E-book or a book

By Lara Salomon

 

As an avid reader, I was in two minds about getting an eBook reader.

On one hand, I love books. I like the smell of them and the feel of them. I love the suspense of turning a page, holding it in your hands while you try to finish the last sentence as fast as possible, fighting the urge to flip before you are finished. I love how they come in different sizes and shapes, the way that the pages are clean when you get them and colour with age and experience. I love that you can pick up a book and know whether it has been read or not. I love to have them lining my shelves, showing them off to the world as some of my most prized possessions.

On the other hand, I love travelling. And travelling with books is a pain. I still remember when I left to go to Korea, a year long trip, and I tried to pack as many books as I could into my bags. I started out with 20, but the bag was just too heavy, and the books were the first thing to go. I ended up arriving in Cheongju with 5 books to my name, and the thought of not knowing when I would get my next fix brought a tear to my eye.

And so, during the year spent in Korea, I decided that I would need to get myself an eBook reader. Something slim that could hold a world of knowledge behind its elegant electronic ink screen.

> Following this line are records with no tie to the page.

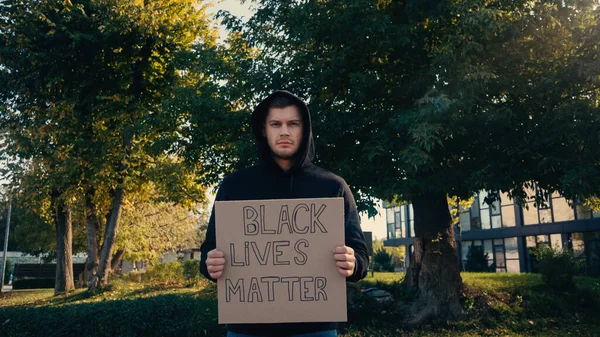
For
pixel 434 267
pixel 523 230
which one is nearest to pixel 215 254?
pixel 434 267

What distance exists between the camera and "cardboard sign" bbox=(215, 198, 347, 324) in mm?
3062

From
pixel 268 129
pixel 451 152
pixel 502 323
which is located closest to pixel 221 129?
pixel 451 152

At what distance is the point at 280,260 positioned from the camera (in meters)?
3.10

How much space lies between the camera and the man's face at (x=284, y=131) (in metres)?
3.31

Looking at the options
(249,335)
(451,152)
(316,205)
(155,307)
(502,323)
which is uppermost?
(451,152)

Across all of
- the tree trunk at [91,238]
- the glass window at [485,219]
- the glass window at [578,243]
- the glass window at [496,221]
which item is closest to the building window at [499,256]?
the glass window at [496,221]

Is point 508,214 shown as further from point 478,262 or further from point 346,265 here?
point 346,265

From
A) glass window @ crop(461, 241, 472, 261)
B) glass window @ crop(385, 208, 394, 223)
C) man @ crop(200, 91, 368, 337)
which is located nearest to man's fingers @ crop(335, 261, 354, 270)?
man @ crop(200, 91, 368, 337)

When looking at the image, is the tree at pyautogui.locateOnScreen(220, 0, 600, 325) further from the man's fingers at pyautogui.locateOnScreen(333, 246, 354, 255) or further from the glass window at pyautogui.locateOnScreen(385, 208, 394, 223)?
the glass window at pyautogui.locateOnScreen(385, 208, 394, 223)

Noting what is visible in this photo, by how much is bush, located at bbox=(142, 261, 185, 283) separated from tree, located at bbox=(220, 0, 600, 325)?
1947 cm

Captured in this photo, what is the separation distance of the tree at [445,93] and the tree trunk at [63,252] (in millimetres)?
16824

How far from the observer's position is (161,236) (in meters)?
36.2

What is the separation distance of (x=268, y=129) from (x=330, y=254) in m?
0.91

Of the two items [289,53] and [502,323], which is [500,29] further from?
[502,323]
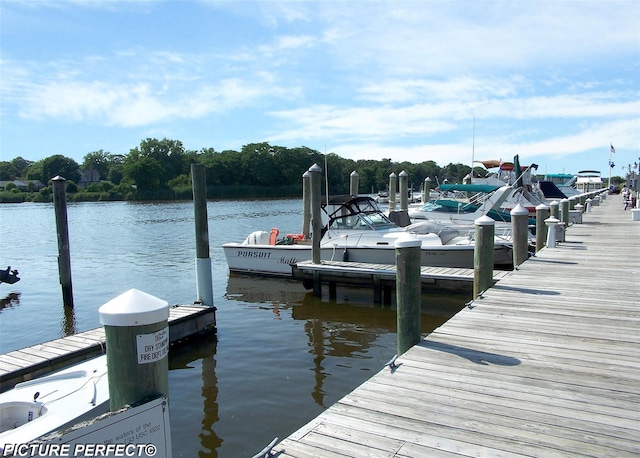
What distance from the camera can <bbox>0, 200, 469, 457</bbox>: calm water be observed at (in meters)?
6.45

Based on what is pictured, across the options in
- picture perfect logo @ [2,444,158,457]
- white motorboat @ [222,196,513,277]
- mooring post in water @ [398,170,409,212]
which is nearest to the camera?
picture perfect logo @ [2,444,158,457]

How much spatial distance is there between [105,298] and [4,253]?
42.4 ft

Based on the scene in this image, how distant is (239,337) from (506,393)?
21.9 ft

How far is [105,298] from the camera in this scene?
44.4 ft

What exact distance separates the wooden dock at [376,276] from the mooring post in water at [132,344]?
8058mm

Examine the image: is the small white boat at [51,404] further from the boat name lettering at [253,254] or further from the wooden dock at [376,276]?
the boat name lettering at [253,254]

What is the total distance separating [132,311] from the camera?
256 cm

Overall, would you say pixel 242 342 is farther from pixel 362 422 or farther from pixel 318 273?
pixel 362 422

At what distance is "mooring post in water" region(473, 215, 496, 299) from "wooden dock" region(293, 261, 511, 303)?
88.4 inches

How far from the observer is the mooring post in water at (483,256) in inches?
308

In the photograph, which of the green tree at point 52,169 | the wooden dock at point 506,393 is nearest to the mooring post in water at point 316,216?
the wooden dock at point 506,393

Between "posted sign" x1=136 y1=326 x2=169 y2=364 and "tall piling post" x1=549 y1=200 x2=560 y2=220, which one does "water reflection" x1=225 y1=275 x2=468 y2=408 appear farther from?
"tall piling post" x1=549 y1=200 x2=560 y2=220

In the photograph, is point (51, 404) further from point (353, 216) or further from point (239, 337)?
Result: point (353, 216)

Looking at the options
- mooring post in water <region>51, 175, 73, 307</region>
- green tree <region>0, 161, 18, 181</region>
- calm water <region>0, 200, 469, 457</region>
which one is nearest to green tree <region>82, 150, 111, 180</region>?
green tree <region>0, 161, 18, 181</region>
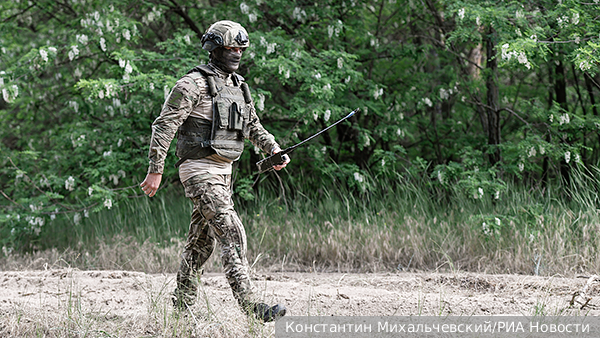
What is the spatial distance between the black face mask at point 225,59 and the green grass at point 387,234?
1899mm

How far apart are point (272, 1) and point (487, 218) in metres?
3.74

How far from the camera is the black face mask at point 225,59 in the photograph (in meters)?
3.72

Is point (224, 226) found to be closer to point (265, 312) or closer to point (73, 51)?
point (265, 312)

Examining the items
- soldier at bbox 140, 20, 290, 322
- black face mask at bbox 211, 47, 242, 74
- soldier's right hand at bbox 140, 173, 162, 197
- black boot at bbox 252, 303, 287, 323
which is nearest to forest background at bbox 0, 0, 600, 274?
soldier at bbox 140, 20, 290, 322

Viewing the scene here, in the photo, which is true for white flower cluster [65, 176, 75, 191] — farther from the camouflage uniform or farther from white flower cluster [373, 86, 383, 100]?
white flower cluster [373, 86, 383, 100]

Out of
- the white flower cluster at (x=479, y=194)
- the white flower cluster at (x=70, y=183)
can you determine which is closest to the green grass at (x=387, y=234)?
A: the white flower cluster at (x=479, y=194)

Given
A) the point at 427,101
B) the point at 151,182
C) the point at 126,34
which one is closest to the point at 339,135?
the point at 427,101

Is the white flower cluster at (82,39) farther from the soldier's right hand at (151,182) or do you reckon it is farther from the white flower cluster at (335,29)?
the soldier's right hand at (151,182)

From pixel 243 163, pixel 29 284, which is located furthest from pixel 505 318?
pixel 243 163

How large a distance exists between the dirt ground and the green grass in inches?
17.8

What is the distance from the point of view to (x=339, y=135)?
838 centimetres

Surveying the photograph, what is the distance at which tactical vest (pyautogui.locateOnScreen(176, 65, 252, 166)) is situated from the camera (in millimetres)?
3637

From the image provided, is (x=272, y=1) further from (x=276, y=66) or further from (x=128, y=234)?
(x=128, y=234)

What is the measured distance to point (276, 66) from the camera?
20.6ft
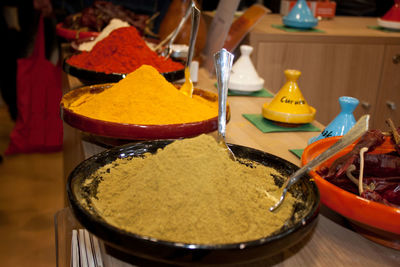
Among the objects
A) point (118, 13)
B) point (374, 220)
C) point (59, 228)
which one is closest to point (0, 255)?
point (118, 13)

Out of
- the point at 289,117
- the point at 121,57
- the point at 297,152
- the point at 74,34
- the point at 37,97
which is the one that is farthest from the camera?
the point at 37,97

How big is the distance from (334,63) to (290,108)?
3.49ft

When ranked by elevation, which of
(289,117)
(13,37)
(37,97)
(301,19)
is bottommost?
(37,97)

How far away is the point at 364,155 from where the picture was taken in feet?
1.98

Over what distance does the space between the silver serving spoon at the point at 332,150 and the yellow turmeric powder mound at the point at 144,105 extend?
28 centimetres

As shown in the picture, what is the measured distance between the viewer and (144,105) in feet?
2.56

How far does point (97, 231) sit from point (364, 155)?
38 cm

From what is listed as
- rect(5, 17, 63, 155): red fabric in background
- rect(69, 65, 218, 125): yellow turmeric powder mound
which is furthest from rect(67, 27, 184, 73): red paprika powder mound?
rect(5, 17, 63, 155): red fabric in background

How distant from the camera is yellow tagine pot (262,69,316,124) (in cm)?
98

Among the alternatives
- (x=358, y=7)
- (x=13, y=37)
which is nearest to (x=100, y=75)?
(x=13, y=37)

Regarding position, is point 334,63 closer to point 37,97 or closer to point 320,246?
point 320,246

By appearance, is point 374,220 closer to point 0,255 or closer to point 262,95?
point 262,95

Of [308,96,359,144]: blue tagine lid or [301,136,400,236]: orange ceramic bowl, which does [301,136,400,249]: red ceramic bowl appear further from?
[308,96,359,144]: blue tagine lid

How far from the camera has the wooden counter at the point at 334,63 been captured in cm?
184
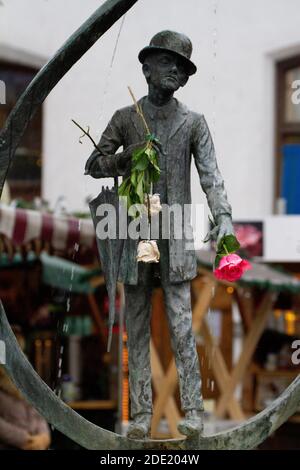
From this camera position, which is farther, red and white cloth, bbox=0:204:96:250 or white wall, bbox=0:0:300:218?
white wall, bbox=0:0:300:218

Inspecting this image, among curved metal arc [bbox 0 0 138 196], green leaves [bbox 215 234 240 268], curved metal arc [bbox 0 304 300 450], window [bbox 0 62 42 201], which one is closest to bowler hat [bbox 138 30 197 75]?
curved metal arc [bbox 0 0 138 196]

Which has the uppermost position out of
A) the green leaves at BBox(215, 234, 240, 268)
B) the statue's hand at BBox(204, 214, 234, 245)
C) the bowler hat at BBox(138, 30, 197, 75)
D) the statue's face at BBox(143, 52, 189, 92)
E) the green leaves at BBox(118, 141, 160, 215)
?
the bowler hat at BBox(138, 30, 197, 75)

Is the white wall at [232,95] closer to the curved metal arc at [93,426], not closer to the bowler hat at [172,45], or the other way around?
the bowler hat at [172,45]

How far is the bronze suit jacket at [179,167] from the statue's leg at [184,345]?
2.6 inches

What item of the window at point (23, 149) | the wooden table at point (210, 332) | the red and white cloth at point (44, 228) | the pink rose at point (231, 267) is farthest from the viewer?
the window at point (23, 149)

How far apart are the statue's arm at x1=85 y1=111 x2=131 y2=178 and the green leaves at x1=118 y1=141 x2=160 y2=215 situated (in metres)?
0.06

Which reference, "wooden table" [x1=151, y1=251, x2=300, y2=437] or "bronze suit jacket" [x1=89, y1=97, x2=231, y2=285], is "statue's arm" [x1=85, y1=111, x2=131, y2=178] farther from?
"wooden table" [x1=151, y1=251, x2=300, y2=437]

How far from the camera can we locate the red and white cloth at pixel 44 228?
257 inches

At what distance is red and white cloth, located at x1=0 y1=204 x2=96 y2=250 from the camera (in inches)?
257

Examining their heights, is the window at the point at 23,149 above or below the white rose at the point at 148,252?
above

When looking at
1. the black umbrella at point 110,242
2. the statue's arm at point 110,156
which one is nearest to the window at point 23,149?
the statue's arm at point 110,156

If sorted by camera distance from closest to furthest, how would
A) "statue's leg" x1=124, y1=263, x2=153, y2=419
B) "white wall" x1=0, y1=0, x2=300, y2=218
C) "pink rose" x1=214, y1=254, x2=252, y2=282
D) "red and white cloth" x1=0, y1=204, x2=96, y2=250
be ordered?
"pink rose" x1=214, y1=254, x2=252, y2=282
"statue's leg" x1=124, y1=263, x2=153, y2=419
"red and white cloth" x1=0, y1=204, x2=96, y2=250
"white wall" x1=0, y1=0, x2=300, y2=218

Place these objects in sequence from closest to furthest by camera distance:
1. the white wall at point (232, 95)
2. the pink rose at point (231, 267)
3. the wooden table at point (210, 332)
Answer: the pink rose at point (231, 267)
the wooden table at point (210, 332)
the white wall at point (232, 95)

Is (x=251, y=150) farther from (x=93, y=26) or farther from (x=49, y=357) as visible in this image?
(x=93, y=26)
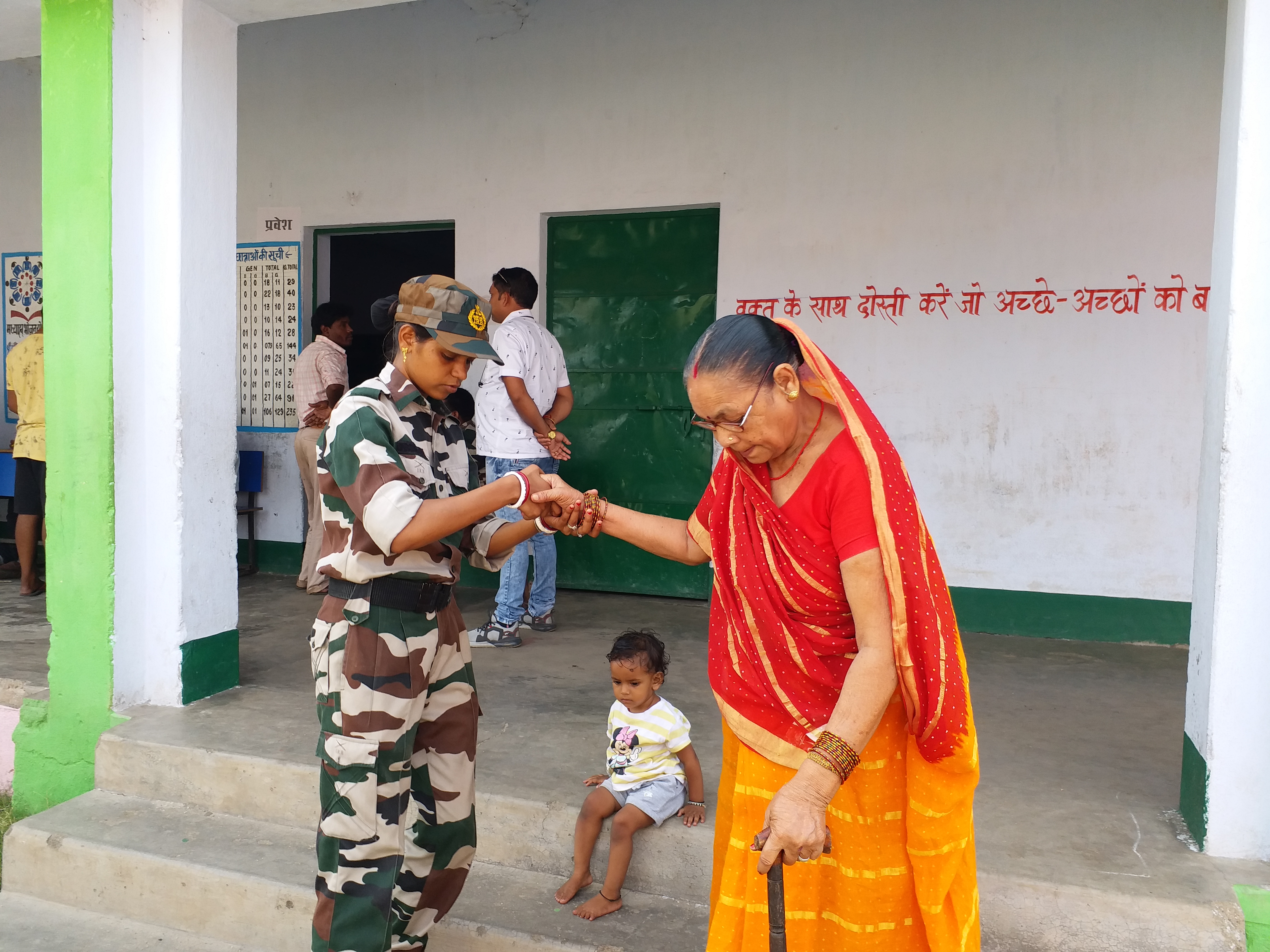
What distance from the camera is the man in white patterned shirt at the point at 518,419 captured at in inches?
200

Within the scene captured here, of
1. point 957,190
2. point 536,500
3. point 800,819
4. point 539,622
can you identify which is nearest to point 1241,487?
point 800,819

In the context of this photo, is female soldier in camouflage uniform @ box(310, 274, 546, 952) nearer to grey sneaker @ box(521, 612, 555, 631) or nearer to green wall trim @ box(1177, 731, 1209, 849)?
green wall trim @ box(1177, 731, 1209, 849)

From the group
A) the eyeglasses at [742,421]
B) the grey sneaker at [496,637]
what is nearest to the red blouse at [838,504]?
the eyeglasses at [742,421]

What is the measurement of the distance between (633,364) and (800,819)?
15.5 feet

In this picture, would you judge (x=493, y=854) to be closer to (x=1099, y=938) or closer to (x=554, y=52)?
(x=1099, y=938)

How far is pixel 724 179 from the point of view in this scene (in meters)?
5.81

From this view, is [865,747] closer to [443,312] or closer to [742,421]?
[742,421]

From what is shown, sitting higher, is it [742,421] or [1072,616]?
[742,421]

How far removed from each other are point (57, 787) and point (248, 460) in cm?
324

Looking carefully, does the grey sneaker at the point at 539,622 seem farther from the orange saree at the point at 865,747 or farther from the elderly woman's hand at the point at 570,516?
the orange saree at the point at 865,747

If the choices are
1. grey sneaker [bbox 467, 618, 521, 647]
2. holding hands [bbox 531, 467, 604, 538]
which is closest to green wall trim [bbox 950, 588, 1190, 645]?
grey sneaker [bbox 467, 618, 521, 647]

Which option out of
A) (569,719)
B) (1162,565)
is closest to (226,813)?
(569,719)

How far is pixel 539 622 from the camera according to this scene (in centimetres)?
545

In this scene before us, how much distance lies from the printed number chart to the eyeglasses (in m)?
7.22
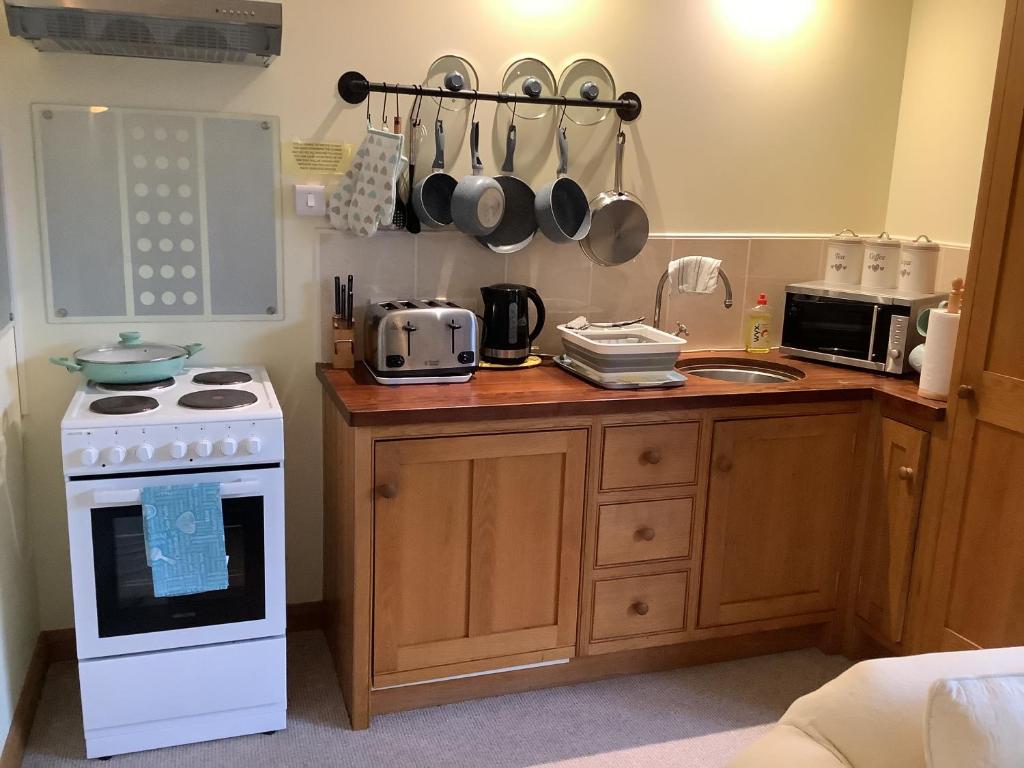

My first eBook reader was a Kindle, bought for my birthday in 2012. I woke up on the morning expecting a boardgame and instead found hidden in the box the gadget that I’d been dreaming of. I pulled back the switch and with a blink of life, it brought up the menu. My first instinct was to touch the screen to have it do my bidding, but my Kindle was not quite that advanced. I stared at it in awe and started imagining all the books that I would load onto it… and then it slipped into the recesses of my mind as I continued to read the books that surrounded me rather than succumbing to the temptation that the digital world offered.

When I went to visit family a few months later, I decided to take full advantage of all that the Kindle had to offer, and instead of packing 3 or 4 books into my bags, I loaded them onto the Kindle and slipped it into my handbag. As I sat down on the plane and pulled it out, I found that it perfectly fit the contours of my hand, and as I started reading, I wondered how I had never become accustomed to it before. The screen didn’t glare in your face, the eink moulding itself subtly onto the page so that you could read away for hours. Before I knew it, we had landed and I could slip it easily back into my handbag rather than trying to find space for it.

From then on, I was a Kindle lover all the way. I still had books lining the shelves, but I also had them lining the infinite pages of my reader. I would still walk into book stores and ogle over the latest releases, but I would go home at the end of the day and lie down with a Kindle in the cradle of my arm. It was comfortable. It was simple. It was utter luxury.

And then came the day when my ebook reader met its end at the hand of a badly placed step. Something that a book would have taken with a pinch of salt, the Kindle took as a mortal insult and gave up the ghost. I wept with the indignity of it all, but before long was able to pick myself back up and pick a book from the shelf to read instead. The very same book that I had been plodding through on the Kindle – The Lord of the Rings trilogy. I had all three books in one – most convenient, but also most irritating to read when lying in bed, as leaning the book on my arm led to unnatural contortions that my neck was not meant for. Suddenly I had gone from wondering how I would do without my beloved books, to not knowing what to do with them. I found myself yearning for the electronic screen, for the one button change of page, for the pleasure of never losing my place and always picking up where I had left off. Games of scrabble were just not the same without the Kindle’s Oxford dictionary at hand.

To this day, I am a lover of books both physical and electronic, but I understand far better the difference in comfort and convenience that the eBook readers have to offer where the hard- and paper-backs falter, and I know that no eBook will provide me with the same suspense, the same longing that the feel of paper under my fingers could.

And so I live in a world in between the two, where I carry with me both paper and computer, both typewritten and digital, and the two can never meet.